3. The light emitting device of claim 1, wherein the driving tft, the input switch and the threshold voltage compensator are P-channel metal oxide semiconductor (PMOS) transistors.

4. The light emitting device of claim 2, wherein the driving tft, the input switch and the threshold voltage compensator are N-channel metal oxide semiconductor (NMOS) transistors.

5. The light emitting device of claim 1, wherein the first scan line and the second scan line are substantially the same line, and the first scan signal and the second scan signal are substantially the same signal.

6. The light emitting device of claim 2, wherein the first scan line and the second scan line are substantially the same line, and the first scan signal and the second scan signal are substantially the same signal.

7. The light emitting device of claim 1, wherein the data signal supplied by the data line is a static current, and when the first scan signal and the second scan signal are in an ‘on’ state, the data signal drives the driving tft.

8. The light emitting device of claim 7, wherein the static current is supplied to the driving tft when the first scan signal and the second scan signal are in an ‘on’ state.

9. The light emitting device of claim 2, wherein the data signal supplied by the data line is a static current, and when the first scan signal and the second scan signal are in an ‘on’ state, the data signal drives the driving tft.

10. The light emitting device of claim 9, wherein the static current is supplied to the driving tft when the first scan signal and the second scan signal are in an ‘on’ state.

11. The light emitting device of claim 6, further comprising:

a threshold voltage restorer connected to the gate of the driving tft and supplying a gate voltage that is lower than the ground voltage.
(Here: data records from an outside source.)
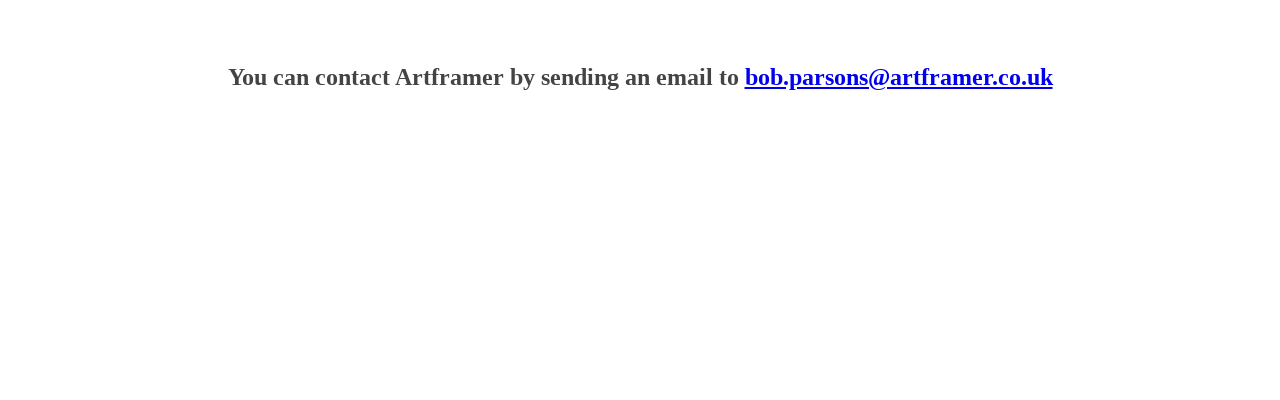

--- FILE ---
content_type: text/html; charset=UTF-8
request_url: http://www.artframer.co.uk/decorative/general/soffits-italiens-tav-24-xixe-detail
body_size: 178
content:
<br /><br /><h2 align="center"> <span style="color:#444">You can contact Artframer by sending an email to</span> <a href="mailto:bob.parsons@artframer.co.uk">bob.parsons@artframer.co.uk</a></h2>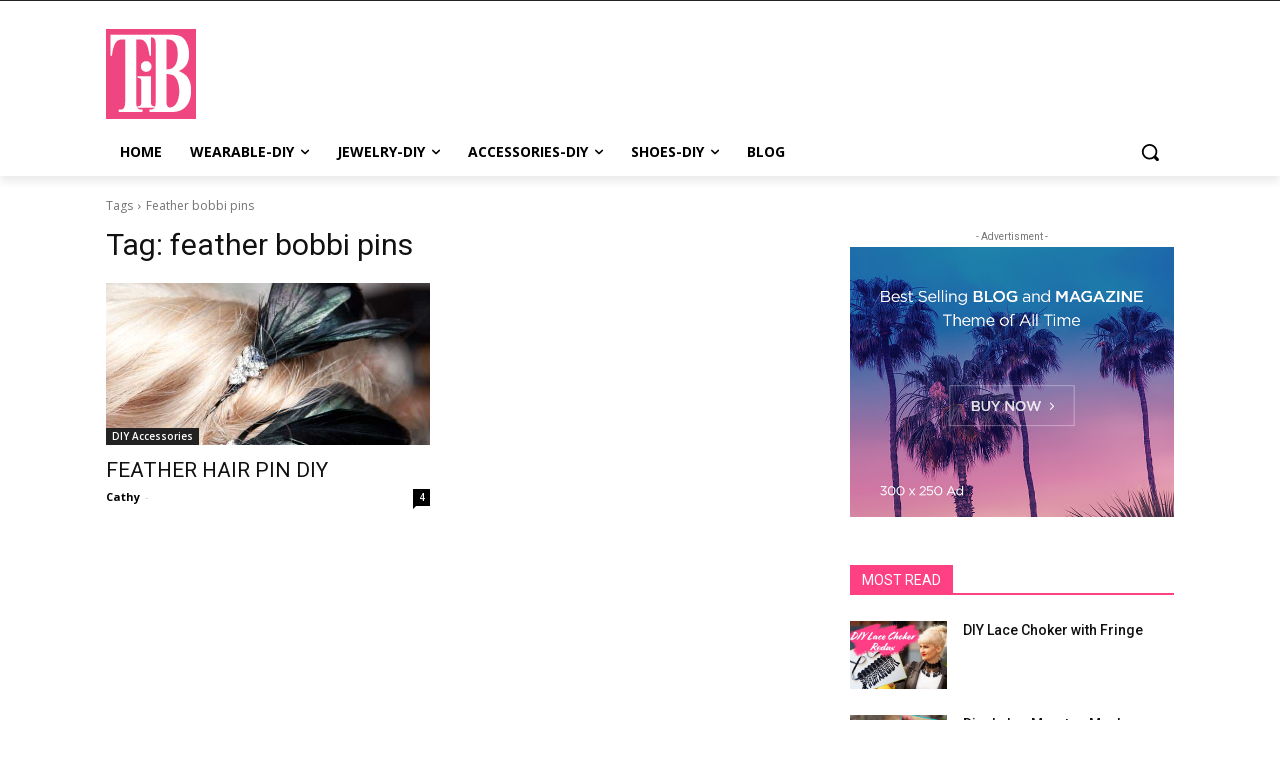

--- FILE ---
content_type: text/html; charset=utf-8
request_url: https://www.google.com/recaptcha/api2/aframe
body_size: 265
content:
<!DOCTYPE HTML><html><head><meta http-equiv="content-type" content="text/html; charset=UTF-8"></head><body><script nonce="eHTcoi14aFnROfZJ2T7Yww">/** Anti-fraud and anti-abuse applications only. See google.com/recaptcha */ try{var clients={'sodar':'https://pagead2.googlesyndication.com/pagead/sodar?'};window.addEventListener("message",function(a){try{if(a.source===window.parent){var b=JSON.parse(a.data);var c=clients[b['id']];if(c){var d=document.createElement('img');d.src=c+b['params']+'&rc='+(localStorage.getItem("rc::a")?sessionStorage.getItem("rc::b"):"");window.document.body.appendChild(d);sessionStorage.setItem("rc::e",parseInt(sessionStorage.getItem("rc::e")||0)+1);localStorage.setItem("rc::h",'1769301402076');}}}catch(b){}});window.parent.postMessage("_grecaptcha_ready", "*");}catch(b){}</script></body></html>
12. The light emitting device of claim 11, wherein the threshold voltage restorer is connected between the gate of the driving tft and a supporting data line and has a gate connected to a supporting scan line.

13. The light emitting device of claim 11, wherein the threshold voltage restorer is connected between the gate of the driving tft and a ground voltage of a previous terminal and has a gate connected to a first scan line of the previous terminal.

14. The light emitting device of claim 11, wherein the threshold voltage restorer is connected between the gate of the driving tft and the first scan line and has a gate connected to the first scan line of the previous terminal.

15. The light emitting device of claim 12, wherein the threshold voltage restorer is an NMOS transistor.

16. The light emitting device of claim 13, wherein the threshold voltage restorer is an NMOS transistor.

17. The light emitting device of claim 14, wherein the threshold voltage restorer is an NMOS transistor.

18. The light emitting device of claim 1, wherein the light emitting device comprises an organic emissive layer.

19. The light emitting device of claim 2, wherein the electroluminescence device comprises an organic emissive layer.